▼
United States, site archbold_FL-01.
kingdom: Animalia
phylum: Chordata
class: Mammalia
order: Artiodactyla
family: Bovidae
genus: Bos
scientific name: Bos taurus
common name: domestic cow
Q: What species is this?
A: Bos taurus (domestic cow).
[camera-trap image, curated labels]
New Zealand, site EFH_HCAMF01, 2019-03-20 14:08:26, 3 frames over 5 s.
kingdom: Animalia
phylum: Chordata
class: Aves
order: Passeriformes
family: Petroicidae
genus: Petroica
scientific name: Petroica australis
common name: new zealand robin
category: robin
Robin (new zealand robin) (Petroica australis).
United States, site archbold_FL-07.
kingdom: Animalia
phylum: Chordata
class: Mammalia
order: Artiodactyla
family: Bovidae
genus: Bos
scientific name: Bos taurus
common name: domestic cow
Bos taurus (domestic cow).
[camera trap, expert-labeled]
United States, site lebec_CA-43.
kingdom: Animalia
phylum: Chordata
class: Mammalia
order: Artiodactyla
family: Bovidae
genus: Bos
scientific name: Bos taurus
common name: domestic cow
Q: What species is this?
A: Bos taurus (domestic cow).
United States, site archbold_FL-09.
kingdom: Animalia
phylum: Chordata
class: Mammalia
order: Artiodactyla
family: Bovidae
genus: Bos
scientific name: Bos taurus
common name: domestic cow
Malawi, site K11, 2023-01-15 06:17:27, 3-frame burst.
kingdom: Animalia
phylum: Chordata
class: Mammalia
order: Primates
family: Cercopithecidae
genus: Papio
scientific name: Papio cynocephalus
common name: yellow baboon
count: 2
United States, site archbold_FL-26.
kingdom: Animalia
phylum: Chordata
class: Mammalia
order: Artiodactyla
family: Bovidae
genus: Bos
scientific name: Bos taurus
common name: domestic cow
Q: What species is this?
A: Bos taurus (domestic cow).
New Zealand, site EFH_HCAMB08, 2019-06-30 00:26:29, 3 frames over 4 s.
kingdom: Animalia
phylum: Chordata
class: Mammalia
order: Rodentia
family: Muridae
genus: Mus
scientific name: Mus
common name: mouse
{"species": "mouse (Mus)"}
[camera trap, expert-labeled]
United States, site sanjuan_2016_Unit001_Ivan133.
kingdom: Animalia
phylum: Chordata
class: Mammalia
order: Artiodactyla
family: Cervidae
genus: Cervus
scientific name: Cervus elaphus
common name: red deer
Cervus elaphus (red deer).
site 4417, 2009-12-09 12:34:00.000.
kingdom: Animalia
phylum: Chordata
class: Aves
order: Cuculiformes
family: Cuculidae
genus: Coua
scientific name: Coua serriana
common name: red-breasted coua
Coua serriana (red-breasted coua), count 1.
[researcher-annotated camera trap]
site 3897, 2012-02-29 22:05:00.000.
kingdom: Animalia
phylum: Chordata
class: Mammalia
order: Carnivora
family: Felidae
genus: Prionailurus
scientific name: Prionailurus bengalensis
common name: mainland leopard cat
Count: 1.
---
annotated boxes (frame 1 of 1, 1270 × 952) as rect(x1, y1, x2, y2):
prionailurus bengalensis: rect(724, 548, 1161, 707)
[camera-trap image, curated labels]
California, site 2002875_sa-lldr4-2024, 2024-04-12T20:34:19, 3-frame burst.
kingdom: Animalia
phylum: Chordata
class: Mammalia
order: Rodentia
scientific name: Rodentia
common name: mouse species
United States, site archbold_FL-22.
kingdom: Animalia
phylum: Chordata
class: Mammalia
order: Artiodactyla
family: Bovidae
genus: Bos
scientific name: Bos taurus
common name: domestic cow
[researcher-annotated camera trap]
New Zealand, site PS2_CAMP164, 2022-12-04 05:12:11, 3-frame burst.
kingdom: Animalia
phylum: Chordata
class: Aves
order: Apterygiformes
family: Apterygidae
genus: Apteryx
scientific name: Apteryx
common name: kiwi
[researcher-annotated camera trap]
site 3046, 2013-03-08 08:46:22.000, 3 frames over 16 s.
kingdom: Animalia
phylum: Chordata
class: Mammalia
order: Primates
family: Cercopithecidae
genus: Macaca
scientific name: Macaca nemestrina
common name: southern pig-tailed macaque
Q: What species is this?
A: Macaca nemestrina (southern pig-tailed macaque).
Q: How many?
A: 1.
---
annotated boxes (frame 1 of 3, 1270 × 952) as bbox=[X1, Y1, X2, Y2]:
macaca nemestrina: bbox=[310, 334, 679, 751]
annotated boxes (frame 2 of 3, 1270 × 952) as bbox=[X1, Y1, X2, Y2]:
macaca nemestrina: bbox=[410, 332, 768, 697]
▲
▶ Task brief
Copy the records above exactly, beginning at the line that contains "common name: yellow baboon" and stopping after the line that contains "scientific name: Apteryx".

▶ Reply to the exercise
common name: yellow baboon
count: 2
United States, site archbold_FL-26.
kingdom: Animalia
phylum: Chordata
class: Mammalia
order: Artiodactyla
family: Bovidae
genus: Bos
scientific name: Bos taurus
common name: domestic cow
Q: What species is this?
A: Bos taurus (domestic cow).
New Zealand, site EFH_HCAMB08, 2019-06-30 00:26:29, 3 frames over 4 s.
kingdom: Animalia
phylum: Chordata
class: Mammalia
order: Rodentia
family: Muridae
genus: Mus
scientific name: Mus
common name: mouse
{"species": "mouse (Mus)"}
[camera trap, expert-labeled]
United States, site sanjuan_2016_Unit001_Ivan133.
kingdom: Animalia
phylum: Chordata
class: Mammalia
order: Artiodactyla
family: Cervidae
genus: Cervus
scientific name: Cervus elaphus
common name: red deer
Cervus elaphus (red deer).
site 4417, 2009-12-09 12:34:00.000.
kingdom: Animalia
phylum: Chordata
class: Aves
order: Cuculiformes
family: Cuculidae
genus: Coua
scientific name: Coua serriana
common name: red-breasted coua
Coua serriana (red-breasted coua), count 1.
[researcher-annotated camera trap]
site 3897, 2012-02-29 22:05:00.000.
kingdom: Animalia
phylum: Chordata
class: Mammalia
order: Carnivora
family: Felidae
genus: Prionailurus
scientific name: Prionailurus bengalensis
common name: mainland leopard cat
Count: 1.
---
annotated boxes (frame 1 of 1, 1270 × 952) as rect(x1, y1, x2, y2):
prionailurus bengalensis: rect(724, 548, 1161, 707)
[camera-trap image, curated labels]
California, site 2002875_sa-lldr4-2024, 2024-04-12T20:34:19, 3-frame burst.
kingdom: Animalia
phylum: Chordata
class: Mammalia
order: Rodentia
scientific name: Rodentia
common name: mouse species
United States, site archbold_FL-22.
kingdom: Animalia
phylum: Chordata
class: Mammalia
order: Artiodactyla
family: Bovidae
genus: Bos
scientific name: Bos taurus
common name: domestic cow
[researcher-annotated camera trap]
New Zealand, site PS2_CAMP164, 2022-12-04 05:12:11, 3-frame burst.
kingdom: Animalia
phylum: Chordata
class: Aves
order: Apterygiformes
family: Apterygidae
genus: Apteryx
scientific name: Apteryx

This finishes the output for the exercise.